Introduction
The influ2
package is based on the original
influ
package which was developed to generate influence
statistics and associated plots. The influ
package has
functions that use outputs from the glm
function. The
influ2
package was developed to use outputs from
brms
and relies heavily on the R packages in the
tidyverse
suite of packages. This vignette showcases the
influ2
package.
Functions for exploring data
In this vignette I use a simulated catch per unit effort (CPUE) data
set to model the number of lobsters caught per pot. This data set has a
response variable labelled lobsters
and includes the
dependent variables year
(from 2000 to 2017),
month
, depth
(in meters), and
soak
(the soak time of each pot in hours). No step-wise
variable selection or model selection is done in this vignette.
The main function for exploring data in influ2
is
plot_bubble
which presents the number of records by two
user defined groups within a data set. The bubble size in
plot_bubble
represents the number of records across the
entire data set, and bubbles can either be a single colour or coloured
by a third variable in the data set.
library(knitr)
library(tidyverse)
library(reshape2)
library(brms)
library(influ2)
library(bayesplot)
theme_set(theme_bw())
options(mc.cores = 2)
The simulated data set
data(lobsters_per_pot)
nrow(lobsters_per_pot)
#> [1] 15642
head(lobsters_per_pot)
#> # A tibble: 6 × 5
#> lobsters year month depth soak
#> <dbl> <fct> <fct> <dbl> <dbl>
#> 1 0 2000 01 21.7 27.6
#> 2 0 2000 01 17.2 48.0
#> 3 2 2000 01 10.8 34.6
#> 4 0 2000 01 19.5 48.5
#> 5 2 2000 01 11.0 24.5
#> 6 1 2000 01 38.7 24.5
plot_bubble(df = lobsters_per_pot, group = c("year", "month")) +
labs(x = "Month", y = "Year")
plot_bubble(df = lobsters_per_pot, group = c("year", "month"), fill = "month") +
labs(x = "Month", y = "Year") +
theme(legend.position = "none")

DATA
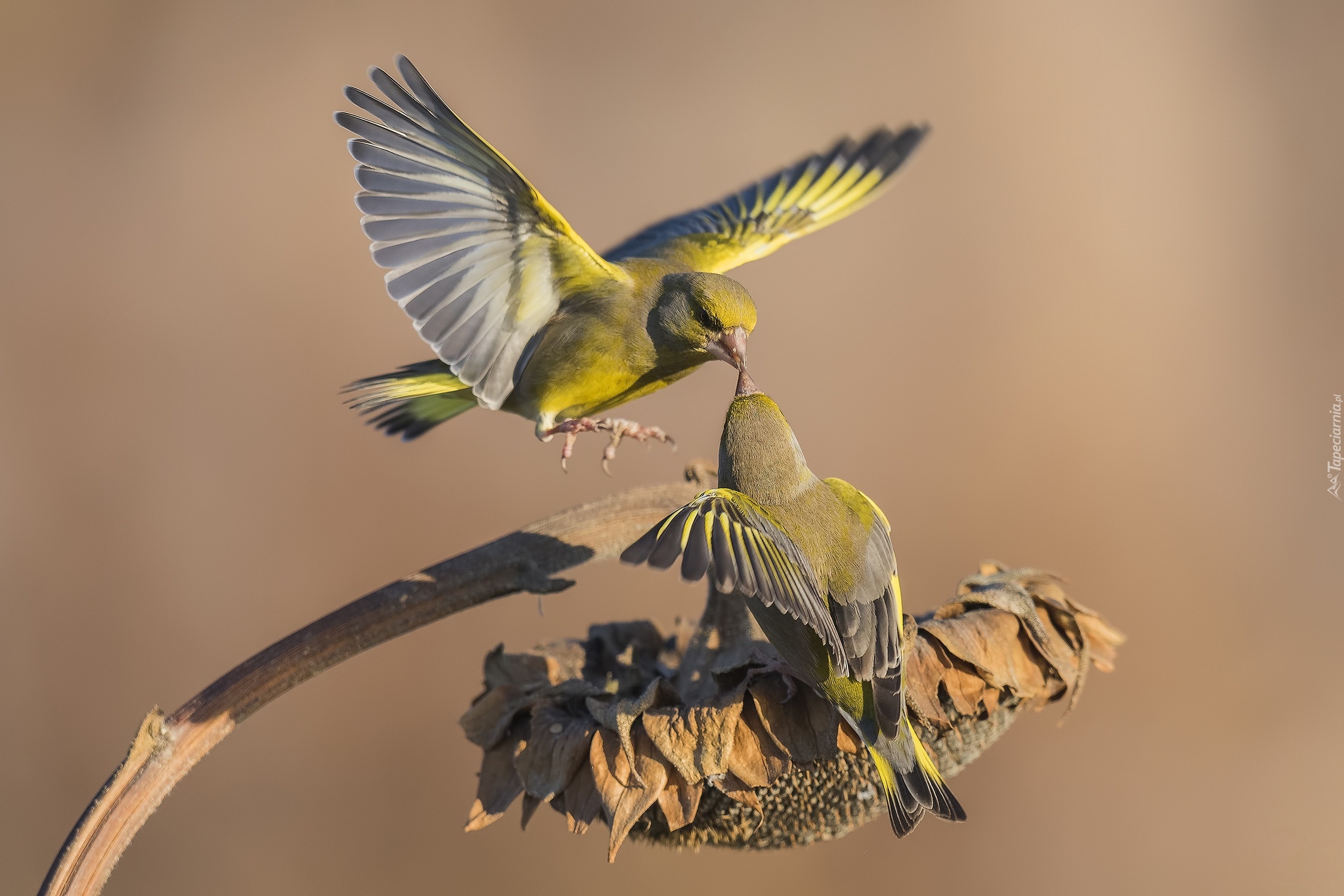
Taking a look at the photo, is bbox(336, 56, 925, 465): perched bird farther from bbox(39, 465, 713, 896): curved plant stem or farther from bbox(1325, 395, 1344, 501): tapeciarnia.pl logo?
bbox(1325, 395, 1344, 501): tapeciarnia.pl logo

ASSIGNMENT A
From the influ2 vignette above, write out the passage between "library(bayesplot)" and "head(lobsters_per_pot)", inclusive.
ASSIGNMENT B
Rewrite the paragraph of the influ2 vignette above that begins "The main function for exploring data" as a short bulleted list that keeps its main facts.
ASSIGNMENT C
Based on the influ2 vignette above, does each statement agree with the text? Answer yes or no for each, quoting the words that decide it.
(i) The year variable in the simulated data set runs from 2000 to 2017.
(ii) The vignette uses step-wise variable selection.
(iii) The influ2 package was developed to use outputs from the glm function.

ANSWER AREA A
library(bayesplot)
theme_set(theme_bw())
options(mc.cores = 2)
The simulated data set
data(lobsters_per_pot)
nrow(lobsters_per_pot)
#> [1] 15642
head(lobsters_per_pot)

ANSWER AREA B
- plot_bubble is the main function for exploring data in influ2.
- It shows the number of records by two user-defined groups within a data set.
- Bubble size represents the number of records across the entire data set.
- Bubbles can be a single color or colored by a third variable in the data set.

ANSWER AREA C
(i) Yes: "(from 2000 to 2017)"
(ii) No: "No step-wise variable selection or model selection is done in this vignette."
(iii) No: "influ2 package was developed to use outputs from brms"